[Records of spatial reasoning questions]
= = = = =

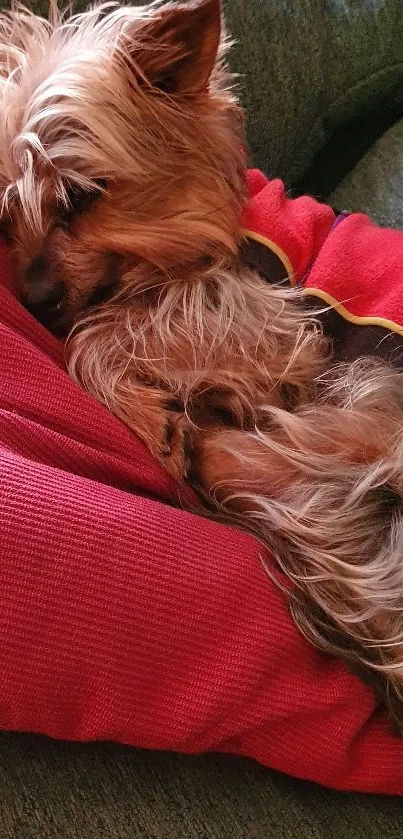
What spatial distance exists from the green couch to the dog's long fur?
23cm

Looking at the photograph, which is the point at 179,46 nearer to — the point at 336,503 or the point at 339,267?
the point at 339,267

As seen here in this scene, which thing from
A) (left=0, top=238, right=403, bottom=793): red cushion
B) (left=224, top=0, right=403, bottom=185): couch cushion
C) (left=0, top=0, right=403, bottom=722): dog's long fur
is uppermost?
(left=224, top=0, right=403, bottom=185): couch cushion

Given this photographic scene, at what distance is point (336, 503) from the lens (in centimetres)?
97

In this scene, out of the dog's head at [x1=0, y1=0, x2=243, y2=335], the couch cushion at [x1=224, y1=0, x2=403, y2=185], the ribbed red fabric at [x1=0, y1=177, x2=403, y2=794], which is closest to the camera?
the ribbed red fabric at [x1=0, y1=177, x2=403, y2=794]

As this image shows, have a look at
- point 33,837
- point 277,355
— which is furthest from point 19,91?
point 33,837

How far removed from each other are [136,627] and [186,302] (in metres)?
0.47

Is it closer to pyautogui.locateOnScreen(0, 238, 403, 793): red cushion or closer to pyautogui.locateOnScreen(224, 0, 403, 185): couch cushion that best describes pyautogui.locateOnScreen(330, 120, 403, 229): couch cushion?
pyautogui.locateOnScreen(224, 0, 403, 185): couch cushion

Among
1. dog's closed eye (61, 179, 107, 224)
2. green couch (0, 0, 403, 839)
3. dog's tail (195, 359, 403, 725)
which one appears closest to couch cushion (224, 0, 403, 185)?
green couch (0, 0, 403, 839)

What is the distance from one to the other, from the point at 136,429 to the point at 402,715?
17.0 inches

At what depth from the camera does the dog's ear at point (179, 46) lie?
96cm

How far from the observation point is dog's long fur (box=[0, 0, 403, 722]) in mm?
963

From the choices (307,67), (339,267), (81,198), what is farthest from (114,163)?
(307,67)

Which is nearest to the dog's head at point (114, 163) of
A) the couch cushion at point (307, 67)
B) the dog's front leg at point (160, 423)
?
the dog's front leg at point (160, 423)

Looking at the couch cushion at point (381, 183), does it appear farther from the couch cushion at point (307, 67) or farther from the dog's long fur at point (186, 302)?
the dog's long fur at point (186, 302)
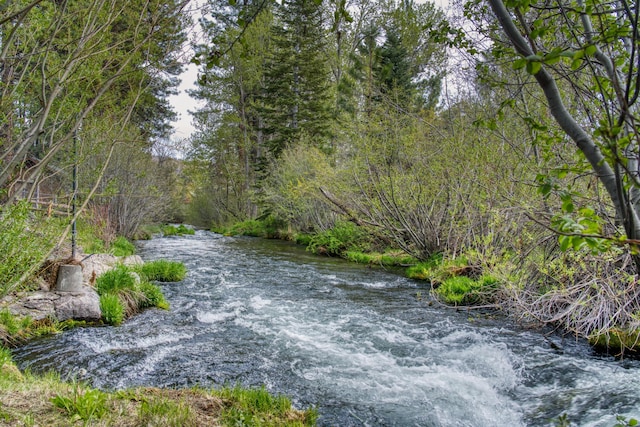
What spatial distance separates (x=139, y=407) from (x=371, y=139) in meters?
9.60

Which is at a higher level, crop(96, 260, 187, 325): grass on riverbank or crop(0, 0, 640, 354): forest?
crop(0, 0, 640, 354): forest

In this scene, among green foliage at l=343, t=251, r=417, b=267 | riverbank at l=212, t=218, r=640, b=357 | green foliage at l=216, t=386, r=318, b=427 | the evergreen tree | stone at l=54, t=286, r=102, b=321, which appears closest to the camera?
green foliage at l=216, t=386, r=318, b=427

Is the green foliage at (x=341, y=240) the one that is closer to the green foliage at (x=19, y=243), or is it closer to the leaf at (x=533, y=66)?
the green foliage at (x=19, y=243)

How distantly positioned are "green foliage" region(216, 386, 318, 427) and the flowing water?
0.38 m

= = = = =

Set out the items from the line containing "Is the green" through the end of the items as a numbered list, omitting blank lines.

1. Is the green foliage at (x=341, y=240) the one that is closer to the green foliage at (x=19, y=243), or is it closer to the leaf at (x=533, y=66)?
2. the green foliage at (x=19, y=243)
3. How distantly positioned are "green foliage" region(216, 386, 318, 427) and the flowing water?
4. 0.38 m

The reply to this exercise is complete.